↓

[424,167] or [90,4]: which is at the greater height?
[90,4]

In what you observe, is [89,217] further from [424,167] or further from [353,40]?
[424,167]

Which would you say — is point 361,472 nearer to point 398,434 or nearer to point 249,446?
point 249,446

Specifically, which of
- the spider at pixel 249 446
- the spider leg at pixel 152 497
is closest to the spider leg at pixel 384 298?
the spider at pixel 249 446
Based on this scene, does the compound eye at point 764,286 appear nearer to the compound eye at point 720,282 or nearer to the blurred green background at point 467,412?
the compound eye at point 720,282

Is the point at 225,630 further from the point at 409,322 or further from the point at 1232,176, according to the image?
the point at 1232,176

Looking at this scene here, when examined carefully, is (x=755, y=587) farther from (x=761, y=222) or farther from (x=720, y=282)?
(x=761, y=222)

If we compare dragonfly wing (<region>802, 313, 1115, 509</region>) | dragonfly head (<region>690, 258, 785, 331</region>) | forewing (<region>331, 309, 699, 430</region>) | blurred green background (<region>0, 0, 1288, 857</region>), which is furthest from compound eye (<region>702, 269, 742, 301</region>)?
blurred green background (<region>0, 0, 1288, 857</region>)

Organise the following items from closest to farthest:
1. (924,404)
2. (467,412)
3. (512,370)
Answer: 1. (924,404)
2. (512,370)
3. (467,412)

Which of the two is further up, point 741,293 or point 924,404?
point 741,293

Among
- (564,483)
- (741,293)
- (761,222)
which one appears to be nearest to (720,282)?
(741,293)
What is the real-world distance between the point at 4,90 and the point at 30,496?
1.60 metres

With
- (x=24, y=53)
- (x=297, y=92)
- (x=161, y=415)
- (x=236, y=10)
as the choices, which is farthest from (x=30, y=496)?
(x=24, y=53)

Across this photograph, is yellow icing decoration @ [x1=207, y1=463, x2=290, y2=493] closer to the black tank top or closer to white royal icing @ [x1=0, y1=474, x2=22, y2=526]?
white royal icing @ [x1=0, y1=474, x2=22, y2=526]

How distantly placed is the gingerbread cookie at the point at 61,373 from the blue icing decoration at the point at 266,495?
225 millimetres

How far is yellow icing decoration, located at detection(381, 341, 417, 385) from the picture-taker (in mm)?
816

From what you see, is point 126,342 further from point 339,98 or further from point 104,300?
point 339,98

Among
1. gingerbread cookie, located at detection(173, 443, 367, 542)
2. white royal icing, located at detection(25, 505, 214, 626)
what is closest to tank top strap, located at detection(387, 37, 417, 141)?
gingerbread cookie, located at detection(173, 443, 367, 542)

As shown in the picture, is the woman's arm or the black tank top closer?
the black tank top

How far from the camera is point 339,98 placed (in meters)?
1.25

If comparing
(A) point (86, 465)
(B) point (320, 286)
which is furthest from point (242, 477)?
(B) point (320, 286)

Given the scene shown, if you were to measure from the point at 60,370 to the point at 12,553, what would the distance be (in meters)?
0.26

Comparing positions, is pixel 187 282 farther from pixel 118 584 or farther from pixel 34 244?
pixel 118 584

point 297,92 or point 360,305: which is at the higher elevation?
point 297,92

↑

Could you update all of the material above so that each "spider leg" becomes "leg of the spider" and nothing else changes?

- **Finished answer**:
[424,167] or [90,4]: which is at the greater height?
[90,4]

In what you observe, is [89,217] further from [424,167] or further from [353,40]?
[424,167]

Which would you say — is point 361,472 nearer to point 398,434 or nearer to point 249,446?
point 249,446

Specifically, which of
- the spider at pixel 249 446
- the leg of the spider at pixel 152 497
is closest to the leg of the spider at pixel 384 298?
the spider at pixel 249 446
Based on this scene, does the compound eye at point 764,286 appear nearer to the compound eye at point 720,282 or nearer to the blurred green background at point 467,412?
the compound eye at point 720,282

Is the point at 225,630 further from the point at 409,322 or further from the point at 1232,176, according to the image?
the point at 1232,176

Looking at this scene here, when examined carefully, is (x=755, y=587) farther from (x=761, y=222) or farther from (x=720, y=282)?
(x=761, y=222)

If we compare dragonfly wing (<region>802, 313, 1115, 509</region>) | dragonfly head (<region>690, 258, 785, 331</region>) | forewing (<region>331, 309, 699, 430</region>) | blurred green background (<region>0, 0, 1288, 857</region>), which is furthest from compound eye (<region>702, 269, 742, 301</region>)?
blurred green background (<region>0, 0, 1288, 857</region>)

Organise the following items from closest to farthest:
1. (924,404)
2. (467,412)
3. (512,370)
Answer: 1. (924,404)
2. (512,370)
3. (467,412)

Which of the two is further up, point 741,293 or point 924,404?
point 741,293

Among
- (564,483)
- (741,293)
- (761,222)
which one appears to be nearest to (720,282)?
(741,293)
What is the real-world distance between the point at 4,90 and the point at 30,496?
1.60 metres

With
- (x=24, y=53)
- (x=297, y=92)
- (x=161, y=415)
- (x=236, y=10)
as the choices, which is farthest from (x=30, y=496)?
(x=24, y=53)

Across this photograph, is yellow icing decoration @ [x1=207, y1=463, x2=290, y2=493] closer to the black tank top or closer to white royal icing @ [x1=0, y1=474, x2=22, y2=526]?
white royal icing @ [x1=0, y1=474, x2=22, y2=526]

How distantly placed is the gingerbread cookie at the point at 61,373 from the blue icing decoration at the point at 266,495?
225 millimetres

How far is yellow icing decoration, located at detection(381, 341, 417, 385) from the picture-taker (in mm)?
816

From what you see, is point 126,342 further from point 339,98 or further from point 104,300?
point 339,98

Among
1. gingerbread cookie, located at detection(173, 443, 367, 542)
2. white royal icing, located at detection(25, 505, 214, 626)
what is closest to tank top strap, located at detection(387, 37, 417, 141)?
gingerbread cookie, located at detection(173, 443, 367, 542)

As shown in the picture, is the woman's arm or the black tank top closer?
the black tank top

How far from the camera is point 339,98 placed (in meters)?
1.25

If comparing
(A) point (86, 465)
(B) point (320, 286)
which is furthest from point (242, 477)?
(B) point (320, 286)

Given the scene shown, if you were to measure from the point at 60,370 to the point at 12,553, what would the distance be (in meters)?
0.26

Comparing positions, is pixel 187 282 farther from pixel 118 584 or farther from pixel 34 244?
pixel 118 584

point 297,92 or point 360,305: which is at the higher elevation?
point 297,92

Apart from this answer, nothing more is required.